= Directive 1 =
In the article about the Classic Farm Tractor Calendar, where did DuPont introduce the 1990 calendar?
= Directive 2 =
Carry on the article about the Classic Farm Tractor Calendar from its final sentence.

A banquet celebration marking the 25th anniversary of the Classic Farm Tractor Calendar, along with a giant birthday cake, and an auction promise a fast start for this year’s Historic Farm Days in Penfield, IL, beginning on July 10 and sponsored by the I&I (Illinois and Indiana) Antique Engine and Tractor Club on their show grounds. The banquet begins at 5:25 p.m. with Max Armstrong (WGN Radio, Chicago, IL) as emcee and is called the “John Harvey Hootenanny”— a roast and toast – to John Harvey. When NAFB Honorary Member John Harvey was a public relations manager for DuPont Ag Products in 1988, the company developed a new family of herbicides including a new soybean herbicide, Classic.
The marketing manager for Classic had just returned from Europe where DuPont promoted products with calendars for customers. ”I want to produce a Classic Car calendar,” he told John. To that John replied, “Let me do some checking around. There may be something more ‘farmer friendly.’” John checked with a friend about antique tractor restoration and did some research with the editor of Gas Engine Magazine in Lancaster, PA, who told John that the magazine got lots of positive reader reaction when they included photos with captions of restored vintage tractors. Driving back to his office in Wilmington, DE, John was tossing things around in his head, and suddenly he thought why not classic tractors (instead of classic cars). Nobody had captured that term. John placed a full-page ad in Gas Engine Magazine asking people to submit photos and information about their restored tractors, such as John Deere A and B models, Allis-Chalmers WC, Farmall M and H, Ford 9N, Massey, Oliver, and Cat, etc. The mail poured in, and he took a large U.S. Postal Service canvas bag overflowing with replies and dumped them on the marketing manager’s desk. John told him with a grin, “I think we hit pay dirt.” DuPont introduced the 1990 Classic Farm Tractors Calendar at the 1989 Farm Progress Show in Indiana, where it was hit – a grand slam, John said. There are dozens of “copy cats” but the DuPont calendar is the original.

= Items =
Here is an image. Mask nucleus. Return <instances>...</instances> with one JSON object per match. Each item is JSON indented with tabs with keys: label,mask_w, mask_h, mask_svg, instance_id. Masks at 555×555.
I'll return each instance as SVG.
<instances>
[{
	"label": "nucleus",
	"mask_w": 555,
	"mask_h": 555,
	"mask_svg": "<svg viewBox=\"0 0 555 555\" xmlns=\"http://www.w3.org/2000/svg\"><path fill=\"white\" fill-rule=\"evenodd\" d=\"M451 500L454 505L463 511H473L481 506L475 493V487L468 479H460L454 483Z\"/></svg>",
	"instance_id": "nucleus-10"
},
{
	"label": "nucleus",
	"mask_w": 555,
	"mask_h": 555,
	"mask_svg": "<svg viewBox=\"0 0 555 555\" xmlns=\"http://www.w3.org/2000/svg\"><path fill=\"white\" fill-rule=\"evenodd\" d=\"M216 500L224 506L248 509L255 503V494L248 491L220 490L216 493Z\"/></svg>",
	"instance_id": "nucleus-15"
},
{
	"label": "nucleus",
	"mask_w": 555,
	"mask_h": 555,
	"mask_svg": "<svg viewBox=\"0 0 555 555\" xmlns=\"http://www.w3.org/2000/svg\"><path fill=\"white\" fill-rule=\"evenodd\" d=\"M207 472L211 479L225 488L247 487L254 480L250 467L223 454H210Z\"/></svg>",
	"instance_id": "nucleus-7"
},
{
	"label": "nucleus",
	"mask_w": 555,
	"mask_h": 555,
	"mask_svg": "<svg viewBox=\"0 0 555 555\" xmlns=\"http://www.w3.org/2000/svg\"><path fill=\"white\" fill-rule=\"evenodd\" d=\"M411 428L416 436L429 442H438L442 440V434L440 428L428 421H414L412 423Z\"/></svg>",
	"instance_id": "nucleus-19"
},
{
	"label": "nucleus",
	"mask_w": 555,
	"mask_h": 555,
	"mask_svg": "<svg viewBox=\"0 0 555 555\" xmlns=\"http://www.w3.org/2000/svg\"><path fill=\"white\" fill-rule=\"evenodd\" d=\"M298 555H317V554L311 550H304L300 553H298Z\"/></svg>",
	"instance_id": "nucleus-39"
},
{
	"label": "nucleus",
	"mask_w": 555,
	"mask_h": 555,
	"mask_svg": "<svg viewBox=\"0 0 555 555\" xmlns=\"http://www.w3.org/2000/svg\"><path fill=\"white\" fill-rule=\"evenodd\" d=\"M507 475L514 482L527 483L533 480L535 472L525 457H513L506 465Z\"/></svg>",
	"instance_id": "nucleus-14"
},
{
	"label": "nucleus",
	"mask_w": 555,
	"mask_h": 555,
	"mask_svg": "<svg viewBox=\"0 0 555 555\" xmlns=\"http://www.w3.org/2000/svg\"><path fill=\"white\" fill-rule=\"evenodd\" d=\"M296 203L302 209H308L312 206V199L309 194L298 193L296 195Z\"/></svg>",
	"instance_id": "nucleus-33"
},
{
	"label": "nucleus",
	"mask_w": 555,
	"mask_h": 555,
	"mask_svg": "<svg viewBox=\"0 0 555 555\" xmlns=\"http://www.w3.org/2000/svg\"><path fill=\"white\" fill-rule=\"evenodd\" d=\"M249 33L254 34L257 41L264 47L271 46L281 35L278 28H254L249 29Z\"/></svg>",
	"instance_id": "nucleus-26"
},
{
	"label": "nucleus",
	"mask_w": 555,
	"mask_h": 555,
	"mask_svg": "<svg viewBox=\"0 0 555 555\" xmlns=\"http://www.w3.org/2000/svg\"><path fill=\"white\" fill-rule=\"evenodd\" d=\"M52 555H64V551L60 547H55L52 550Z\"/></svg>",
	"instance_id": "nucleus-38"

= Written response 1 =
At the 1989 Farm Progress Show in Indiana.

= Written response 2 =
When John left DuPont in 1993, the general manager told John he could take the calendar because he had created it. John said, “It was the flagship for my Classic Tractor Fever business, which I had to sell because of health issues in 2011. However I still select all the tractors and direct the calendar production.” Following the banquet, an auction of John’s models and memorabilia will be held with proceeds going to Wounded Warriors Project. John concludes, “May I say, ‘classic tractors collect the nicest people on the planet.’”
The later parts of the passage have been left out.